English mathematician (1945–2017)

Timothy Poston (19 June 1945 – 22 August 2017) was an English mathematician and polymath best known for his work on catastrophe theory.

His early childhood was in Moscow where his father served in the British Embassy for 18 months. When his father moved back to the UK to work for the BBC, Tim went to Datchworth primary school. Later his father ran The Near East Broadcasting Station Sharq al-Adna; his mother taught her children by PNEU until Tim went to The Junior School in Nicosia as a boarder. After the Suez débâcle, his father returned to the UK to train as a parson, and the family lived in Oxfordshire, Wiltshire and Dorset. Tim boarded at the Perse school to age 15 and then to Dauntsey's. From 1964 to 1967 he was an undergraduate at the University of Hull, obtaining a 1st Class BSc. (Special Honours) in Mathematics. In 1967-1969 he began graduate work at Hull, taking a sabbatical year as Student Union president. He then moved to the University of Warwick to take a PhD in mathematics.

His PhD thesis on " Fuzzy Geometry" was supervised by Christopher Zeeman and the PhD was awarded in 1972. This topic, otherwise known as "tolerance spaces", is similar to topology and should not be confused with fuzzy logic.

Tim specialized in geometry, graphics, algorithm design, human-computer interaction, medical imaging, patent writing and singularity theory. His books on catastrophe theory and on differential geometry and relativity are still in print after a third of a century.
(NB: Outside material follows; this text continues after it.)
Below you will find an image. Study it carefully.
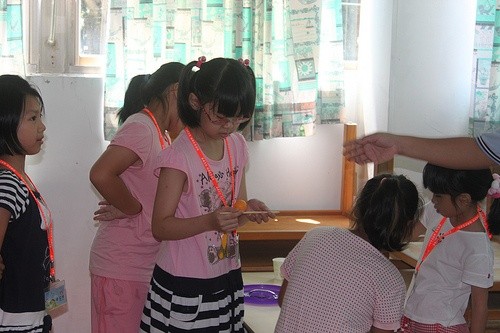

His academic career was carried out in a series of research centres, including Rio de Janeiro, Rochester NY, Porto, Geneva, Stuttgart, Charleston SC, Santa Cruz CA, Los Angeles CA, Pohang, Singapore, and Bangalore. His academic publications include 70 papers in journals and conference proceedings and 4 research texts.

His research areas include catastrophe theory, the psychology of perception, vibrations of crystals, urban planning, settlement patterns in archaeology, 3D graphics, magnetic resonance imaging, interaction with documents and with virtual 3D objects, dynamic text rendering, and brain surgery planning. He has 18 patents issued, with another 12 in the pipeline.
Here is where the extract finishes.